Liste:
--------------------------------

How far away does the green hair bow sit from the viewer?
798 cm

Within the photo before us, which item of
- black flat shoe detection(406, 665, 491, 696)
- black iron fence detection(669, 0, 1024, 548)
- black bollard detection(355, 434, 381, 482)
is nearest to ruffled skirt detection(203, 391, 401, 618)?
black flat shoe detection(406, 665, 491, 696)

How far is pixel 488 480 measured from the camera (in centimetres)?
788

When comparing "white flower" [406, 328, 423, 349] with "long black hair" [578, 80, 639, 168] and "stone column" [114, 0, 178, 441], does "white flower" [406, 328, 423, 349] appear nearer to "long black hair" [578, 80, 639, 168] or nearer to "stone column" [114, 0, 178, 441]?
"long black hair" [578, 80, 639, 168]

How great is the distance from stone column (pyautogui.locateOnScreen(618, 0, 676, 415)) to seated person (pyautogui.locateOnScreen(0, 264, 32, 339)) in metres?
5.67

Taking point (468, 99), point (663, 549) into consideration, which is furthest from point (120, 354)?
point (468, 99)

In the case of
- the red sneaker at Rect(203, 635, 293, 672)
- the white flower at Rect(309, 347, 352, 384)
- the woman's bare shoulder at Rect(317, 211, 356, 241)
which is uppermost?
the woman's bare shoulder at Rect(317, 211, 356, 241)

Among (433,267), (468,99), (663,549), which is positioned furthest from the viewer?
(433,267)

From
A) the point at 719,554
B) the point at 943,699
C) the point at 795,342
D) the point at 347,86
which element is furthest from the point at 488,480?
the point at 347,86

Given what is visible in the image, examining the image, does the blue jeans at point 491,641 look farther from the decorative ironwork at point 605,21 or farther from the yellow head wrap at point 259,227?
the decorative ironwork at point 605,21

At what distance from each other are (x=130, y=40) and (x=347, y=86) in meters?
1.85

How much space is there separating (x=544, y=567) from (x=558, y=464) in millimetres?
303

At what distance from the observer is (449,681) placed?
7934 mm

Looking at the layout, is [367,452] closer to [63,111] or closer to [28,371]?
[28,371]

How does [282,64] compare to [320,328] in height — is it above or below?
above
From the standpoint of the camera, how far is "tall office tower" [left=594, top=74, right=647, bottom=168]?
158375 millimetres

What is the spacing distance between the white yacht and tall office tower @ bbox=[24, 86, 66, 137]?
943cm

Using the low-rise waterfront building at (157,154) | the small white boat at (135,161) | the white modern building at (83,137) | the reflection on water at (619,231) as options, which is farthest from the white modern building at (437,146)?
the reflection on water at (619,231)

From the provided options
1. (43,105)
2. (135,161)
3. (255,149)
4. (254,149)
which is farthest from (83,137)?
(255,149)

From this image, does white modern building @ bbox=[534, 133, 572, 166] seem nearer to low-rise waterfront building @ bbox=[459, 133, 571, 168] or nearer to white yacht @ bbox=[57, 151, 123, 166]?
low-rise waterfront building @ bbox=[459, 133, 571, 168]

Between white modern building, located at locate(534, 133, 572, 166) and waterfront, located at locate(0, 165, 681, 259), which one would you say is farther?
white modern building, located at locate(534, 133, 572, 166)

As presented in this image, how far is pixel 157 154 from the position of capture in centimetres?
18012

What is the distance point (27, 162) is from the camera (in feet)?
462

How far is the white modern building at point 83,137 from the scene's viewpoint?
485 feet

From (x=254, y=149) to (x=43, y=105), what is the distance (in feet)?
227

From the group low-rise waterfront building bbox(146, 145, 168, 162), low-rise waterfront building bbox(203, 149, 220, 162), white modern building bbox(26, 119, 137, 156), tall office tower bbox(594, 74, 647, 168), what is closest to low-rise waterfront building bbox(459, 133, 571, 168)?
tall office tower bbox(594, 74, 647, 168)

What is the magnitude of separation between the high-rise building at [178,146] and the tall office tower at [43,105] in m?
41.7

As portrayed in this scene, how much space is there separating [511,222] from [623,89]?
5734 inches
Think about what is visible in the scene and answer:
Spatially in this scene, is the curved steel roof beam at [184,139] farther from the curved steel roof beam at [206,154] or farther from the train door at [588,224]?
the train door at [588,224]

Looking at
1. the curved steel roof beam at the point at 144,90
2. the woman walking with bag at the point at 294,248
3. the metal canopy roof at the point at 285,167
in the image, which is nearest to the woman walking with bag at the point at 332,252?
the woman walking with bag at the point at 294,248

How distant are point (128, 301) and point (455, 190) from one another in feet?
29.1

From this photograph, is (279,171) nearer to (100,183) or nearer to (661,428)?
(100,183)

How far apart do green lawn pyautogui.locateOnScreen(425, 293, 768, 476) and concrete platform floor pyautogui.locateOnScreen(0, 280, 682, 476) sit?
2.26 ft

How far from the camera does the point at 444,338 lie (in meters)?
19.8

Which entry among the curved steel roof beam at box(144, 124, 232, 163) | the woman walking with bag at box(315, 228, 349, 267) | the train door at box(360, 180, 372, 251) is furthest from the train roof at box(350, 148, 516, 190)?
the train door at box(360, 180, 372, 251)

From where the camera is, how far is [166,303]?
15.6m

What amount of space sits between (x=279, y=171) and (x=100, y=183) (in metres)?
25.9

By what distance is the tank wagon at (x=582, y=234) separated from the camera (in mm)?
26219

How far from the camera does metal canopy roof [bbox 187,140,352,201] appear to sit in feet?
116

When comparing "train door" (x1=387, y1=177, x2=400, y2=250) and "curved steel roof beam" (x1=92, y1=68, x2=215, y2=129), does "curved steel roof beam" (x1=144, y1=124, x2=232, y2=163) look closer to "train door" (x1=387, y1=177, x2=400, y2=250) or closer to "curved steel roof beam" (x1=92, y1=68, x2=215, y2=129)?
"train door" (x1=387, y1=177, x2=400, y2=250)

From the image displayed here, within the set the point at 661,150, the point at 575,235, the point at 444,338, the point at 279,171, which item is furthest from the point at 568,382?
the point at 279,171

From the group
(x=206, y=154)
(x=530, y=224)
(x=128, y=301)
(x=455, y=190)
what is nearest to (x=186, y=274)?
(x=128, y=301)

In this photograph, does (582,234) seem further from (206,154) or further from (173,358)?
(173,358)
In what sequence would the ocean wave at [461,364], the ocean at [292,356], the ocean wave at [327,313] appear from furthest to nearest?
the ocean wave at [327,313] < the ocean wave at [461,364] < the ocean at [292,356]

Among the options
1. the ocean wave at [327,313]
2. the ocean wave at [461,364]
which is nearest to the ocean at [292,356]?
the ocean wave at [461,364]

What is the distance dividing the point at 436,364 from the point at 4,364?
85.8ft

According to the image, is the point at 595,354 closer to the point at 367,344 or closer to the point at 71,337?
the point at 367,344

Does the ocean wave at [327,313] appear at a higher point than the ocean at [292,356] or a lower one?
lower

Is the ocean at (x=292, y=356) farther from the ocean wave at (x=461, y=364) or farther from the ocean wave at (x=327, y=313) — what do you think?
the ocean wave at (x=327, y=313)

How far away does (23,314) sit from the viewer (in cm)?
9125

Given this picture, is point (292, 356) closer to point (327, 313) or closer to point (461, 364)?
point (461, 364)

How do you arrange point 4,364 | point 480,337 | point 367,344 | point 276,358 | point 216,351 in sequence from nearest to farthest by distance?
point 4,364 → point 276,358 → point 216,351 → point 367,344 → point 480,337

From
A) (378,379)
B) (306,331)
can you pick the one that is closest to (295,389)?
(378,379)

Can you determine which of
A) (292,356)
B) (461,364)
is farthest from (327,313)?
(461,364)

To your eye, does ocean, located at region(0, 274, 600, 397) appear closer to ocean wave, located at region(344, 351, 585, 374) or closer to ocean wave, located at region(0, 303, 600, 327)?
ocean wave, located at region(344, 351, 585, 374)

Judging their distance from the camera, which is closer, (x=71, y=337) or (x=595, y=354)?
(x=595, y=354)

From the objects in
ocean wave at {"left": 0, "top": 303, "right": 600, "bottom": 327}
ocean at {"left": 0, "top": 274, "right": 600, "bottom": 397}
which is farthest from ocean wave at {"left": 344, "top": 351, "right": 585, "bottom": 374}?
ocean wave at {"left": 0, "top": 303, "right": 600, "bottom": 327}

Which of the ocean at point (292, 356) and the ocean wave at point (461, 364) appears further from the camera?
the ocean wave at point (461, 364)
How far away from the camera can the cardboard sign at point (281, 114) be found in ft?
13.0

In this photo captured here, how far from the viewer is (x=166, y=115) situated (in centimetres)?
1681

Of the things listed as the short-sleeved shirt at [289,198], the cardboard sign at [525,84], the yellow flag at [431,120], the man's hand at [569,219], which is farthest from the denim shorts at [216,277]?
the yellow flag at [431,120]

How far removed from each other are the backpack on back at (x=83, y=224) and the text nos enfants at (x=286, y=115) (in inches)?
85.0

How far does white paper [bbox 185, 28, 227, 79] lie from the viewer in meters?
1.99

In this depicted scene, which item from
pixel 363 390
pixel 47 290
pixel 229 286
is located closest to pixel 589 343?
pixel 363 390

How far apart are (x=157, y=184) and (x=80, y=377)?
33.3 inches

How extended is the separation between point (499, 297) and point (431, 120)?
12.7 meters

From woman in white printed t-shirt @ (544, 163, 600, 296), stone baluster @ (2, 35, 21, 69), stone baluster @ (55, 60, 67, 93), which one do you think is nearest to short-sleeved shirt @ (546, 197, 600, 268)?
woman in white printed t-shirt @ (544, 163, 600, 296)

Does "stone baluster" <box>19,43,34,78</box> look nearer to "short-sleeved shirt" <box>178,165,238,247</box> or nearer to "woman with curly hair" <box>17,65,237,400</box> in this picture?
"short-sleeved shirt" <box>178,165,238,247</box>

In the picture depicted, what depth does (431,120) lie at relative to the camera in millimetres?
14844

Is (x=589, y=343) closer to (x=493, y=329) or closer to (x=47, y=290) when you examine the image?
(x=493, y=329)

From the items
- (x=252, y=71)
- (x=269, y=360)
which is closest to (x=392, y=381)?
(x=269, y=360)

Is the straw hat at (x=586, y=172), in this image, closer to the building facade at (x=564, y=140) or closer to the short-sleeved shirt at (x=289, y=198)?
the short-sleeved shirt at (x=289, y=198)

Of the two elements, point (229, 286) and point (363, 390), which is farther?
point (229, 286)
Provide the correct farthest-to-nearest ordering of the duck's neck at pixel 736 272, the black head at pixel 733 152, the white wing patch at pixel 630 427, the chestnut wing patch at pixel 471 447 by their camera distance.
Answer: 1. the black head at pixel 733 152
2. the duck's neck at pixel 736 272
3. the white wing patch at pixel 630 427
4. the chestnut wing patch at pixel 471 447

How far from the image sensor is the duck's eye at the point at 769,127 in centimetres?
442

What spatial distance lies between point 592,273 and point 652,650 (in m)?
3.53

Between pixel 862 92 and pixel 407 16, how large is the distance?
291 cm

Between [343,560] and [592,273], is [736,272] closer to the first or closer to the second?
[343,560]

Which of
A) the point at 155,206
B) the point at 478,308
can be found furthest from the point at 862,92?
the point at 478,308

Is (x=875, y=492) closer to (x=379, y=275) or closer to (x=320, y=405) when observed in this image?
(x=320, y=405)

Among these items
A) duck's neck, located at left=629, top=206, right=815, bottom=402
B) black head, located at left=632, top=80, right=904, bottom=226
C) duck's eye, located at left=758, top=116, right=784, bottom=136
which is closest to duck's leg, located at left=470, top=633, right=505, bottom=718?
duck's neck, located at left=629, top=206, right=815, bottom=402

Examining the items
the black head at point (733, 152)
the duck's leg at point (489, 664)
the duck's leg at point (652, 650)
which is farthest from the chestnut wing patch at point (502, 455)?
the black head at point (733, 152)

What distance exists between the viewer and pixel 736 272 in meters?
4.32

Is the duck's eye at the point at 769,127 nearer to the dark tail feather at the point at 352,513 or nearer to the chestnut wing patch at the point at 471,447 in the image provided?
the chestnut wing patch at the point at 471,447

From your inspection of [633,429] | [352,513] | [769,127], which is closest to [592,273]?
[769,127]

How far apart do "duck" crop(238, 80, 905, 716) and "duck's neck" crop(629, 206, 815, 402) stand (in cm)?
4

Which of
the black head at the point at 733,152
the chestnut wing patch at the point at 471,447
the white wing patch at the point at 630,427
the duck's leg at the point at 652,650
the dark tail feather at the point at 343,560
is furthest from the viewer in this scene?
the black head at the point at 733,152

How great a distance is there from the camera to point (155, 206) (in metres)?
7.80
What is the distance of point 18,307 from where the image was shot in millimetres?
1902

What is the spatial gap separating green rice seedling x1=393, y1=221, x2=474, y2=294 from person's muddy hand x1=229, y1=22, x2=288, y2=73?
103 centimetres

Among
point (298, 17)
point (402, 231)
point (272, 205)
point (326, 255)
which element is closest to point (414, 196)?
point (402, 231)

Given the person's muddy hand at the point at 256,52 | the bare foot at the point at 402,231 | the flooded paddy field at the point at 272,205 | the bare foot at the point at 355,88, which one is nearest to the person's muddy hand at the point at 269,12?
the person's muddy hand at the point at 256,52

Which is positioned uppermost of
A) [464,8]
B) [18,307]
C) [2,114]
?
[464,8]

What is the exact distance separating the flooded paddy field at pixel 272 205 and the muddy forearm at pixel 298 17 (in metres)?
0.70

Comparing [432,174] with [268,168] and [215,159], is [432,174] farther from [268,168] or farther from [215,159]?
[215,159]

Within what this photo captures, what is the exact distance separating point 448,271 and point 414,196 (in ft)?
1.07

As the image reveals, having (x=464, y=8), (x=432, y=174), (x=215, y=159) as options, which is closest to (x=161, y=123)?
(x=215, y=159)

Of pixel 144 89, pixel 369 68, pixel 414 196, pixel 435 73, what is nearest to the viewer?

--------------------------------

Amaç:
Yukarıdaki listede "In this photo captured" ifadesini içeren satırdan "12.7 meters" ifadesini içeren satıra kadar olan satırları, iki uç satır da dahil, hiçbir değişiklik yapmadan tekrar yazın.

Tamamlanmış alıştırma:
In this photo captured here, how far from the viewer is (x=166, y=115) situated (in centimetres)?
1681

Of the things listed as the short-sleeved shirt at [289,198], the cardboard sign at [525,84], the yellow flag at [431,120], the man's hand at [569,219], which is farthest from the denim shorts at [216,277]?
the yellow flag at [431,120]

How far removed from each other are the backpack on back at (x=83, y=224) and the text nos enfants at (x=286, y=115) (in inches)?
85.0

How far does white paper [bbox 185, 28, 227, 79] lie from the viewer in meters?
1.99

In this depicted scene, which item from
pixel 363 390
pixel 47 290
pixel 229 286
is located closest to pixel 589 343?
pixel 363 390

How far apart are (x=157, y=184) and (x=80, y=377)?
33.3 inches

How extended is the separation between point (499, 297) and point (431, 120)?
12.7 meters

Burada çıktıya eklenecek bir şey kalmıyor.